● The task:
The reply should hold only the lines below from the one with "Tanzania, site F10, 2011-11-17" to the end, each copied exactly.

● Data:
=== Section Start ===
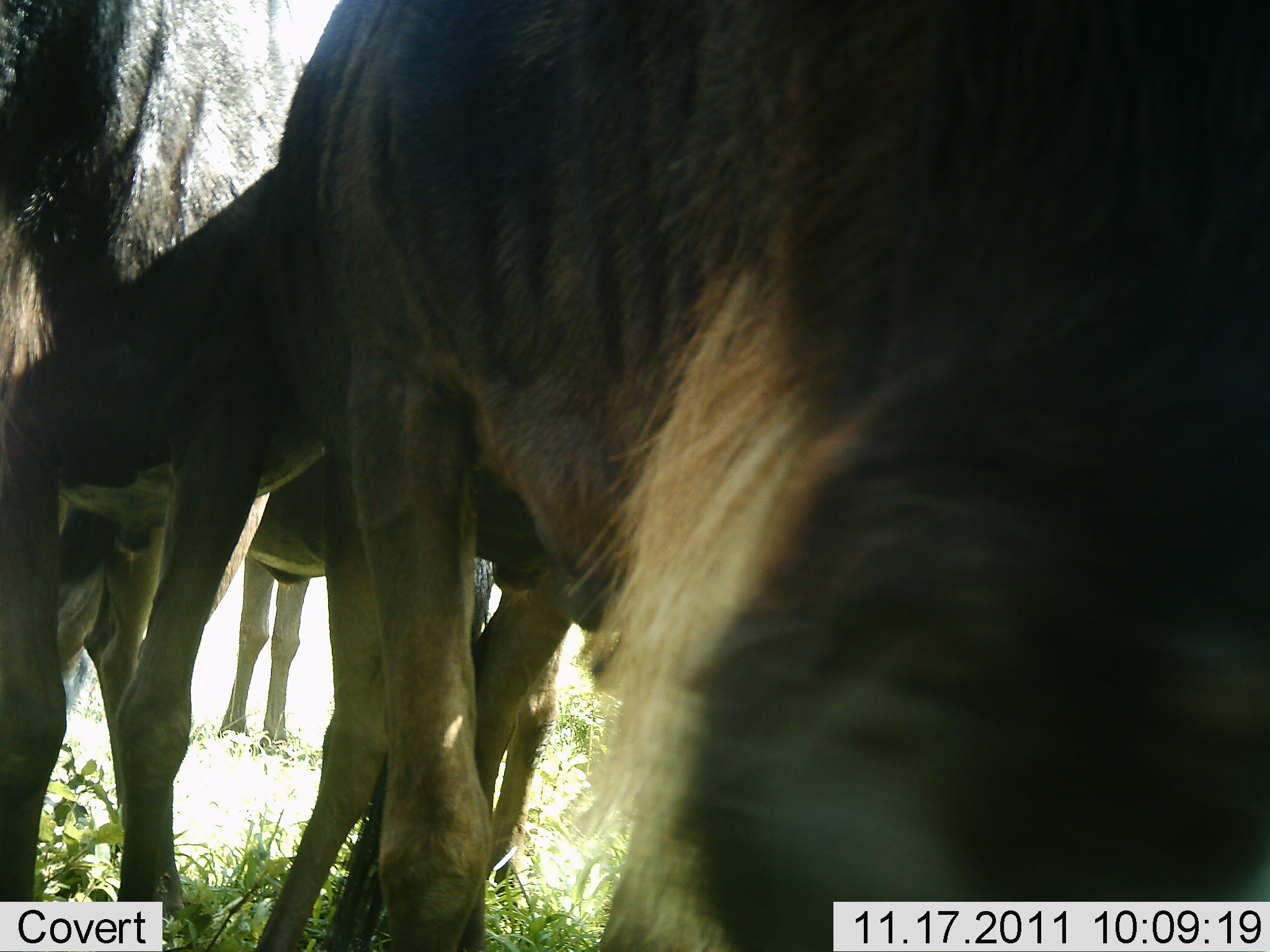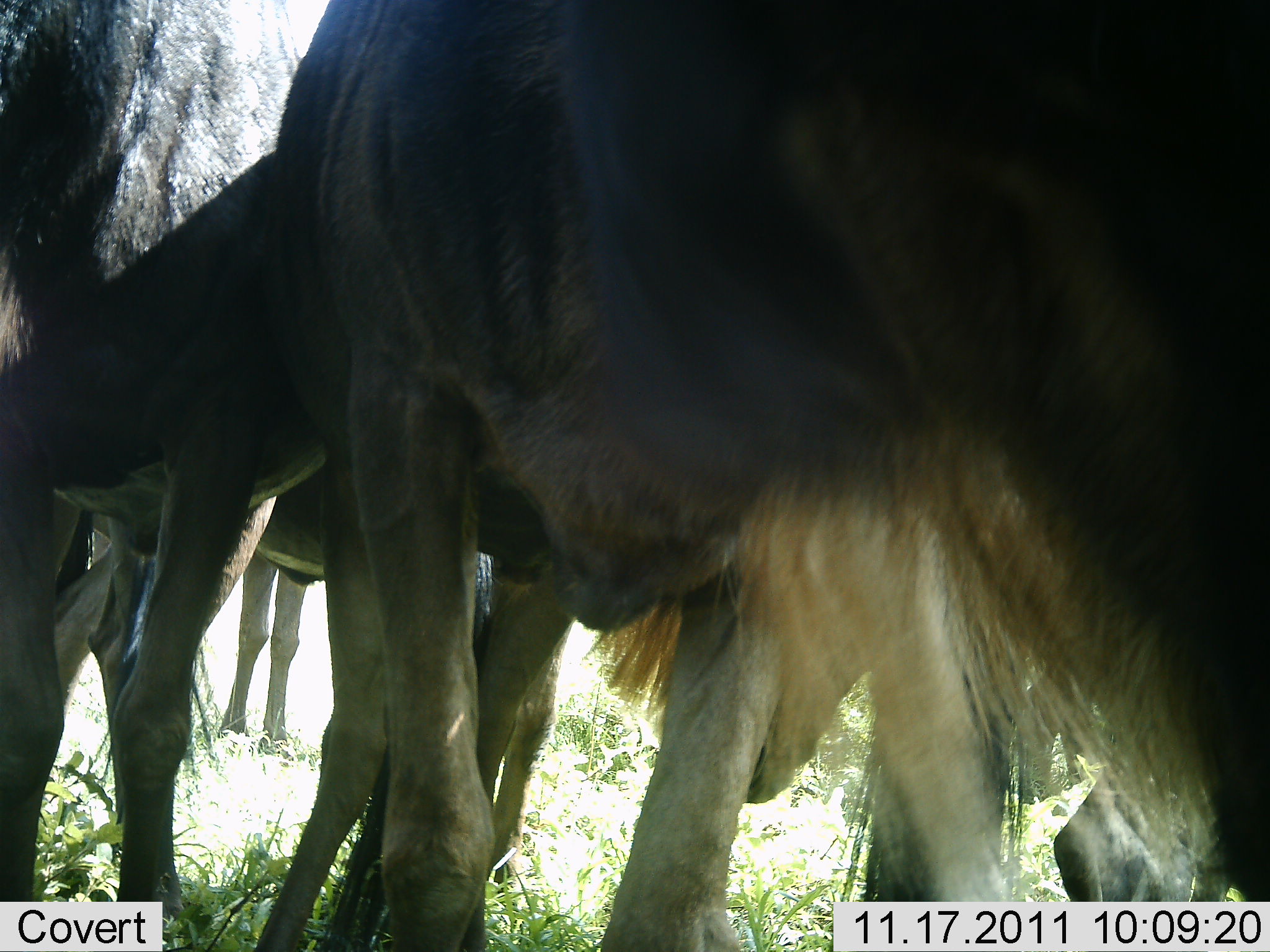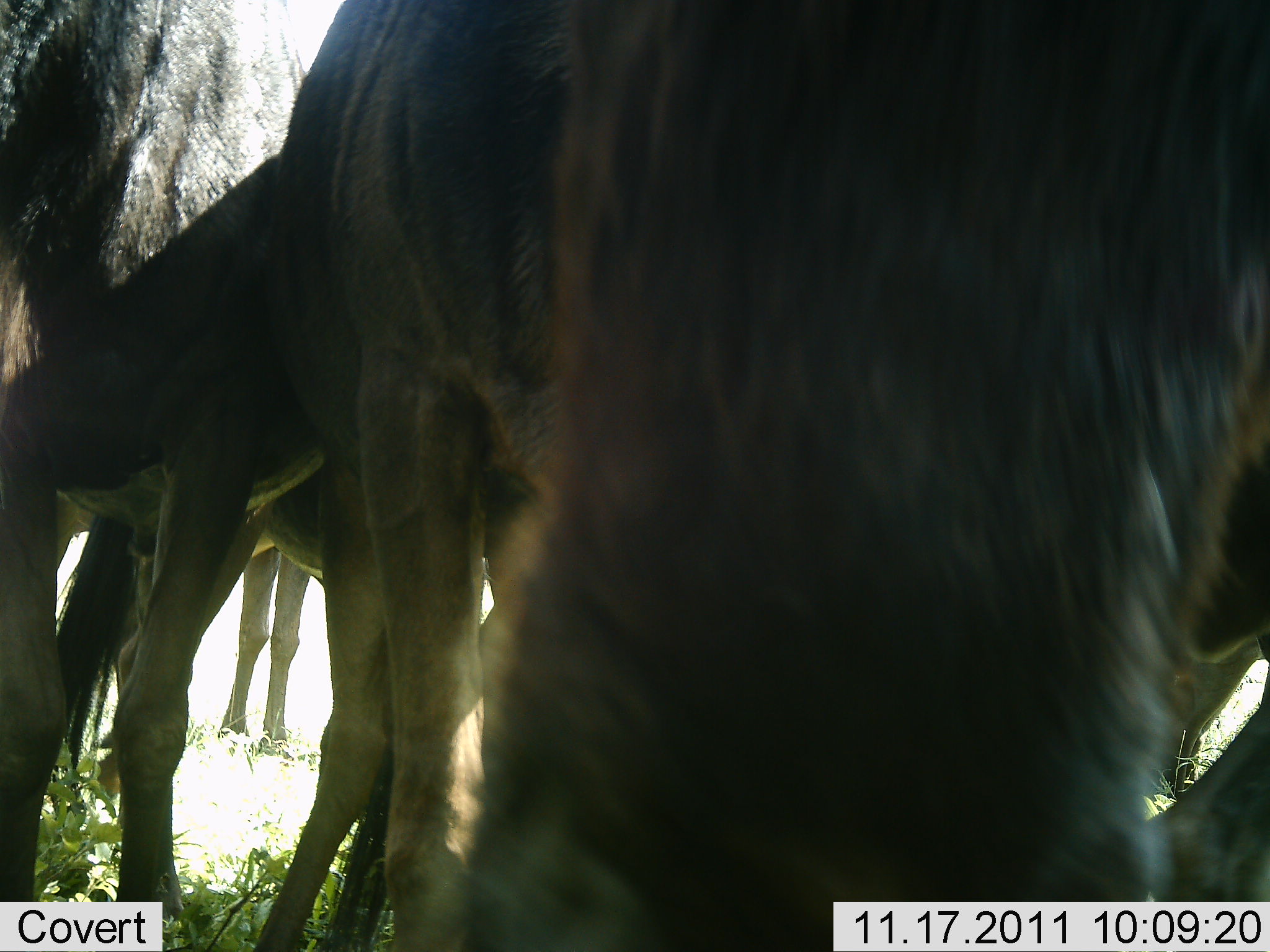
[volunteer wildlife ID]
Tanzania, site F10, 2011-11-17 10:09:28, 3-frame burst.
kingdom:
=== Section End ===
● Solved exercise:
Tanzania, site F10, 2011-11-17 10:09:28, 3-frame burst.
kingdom:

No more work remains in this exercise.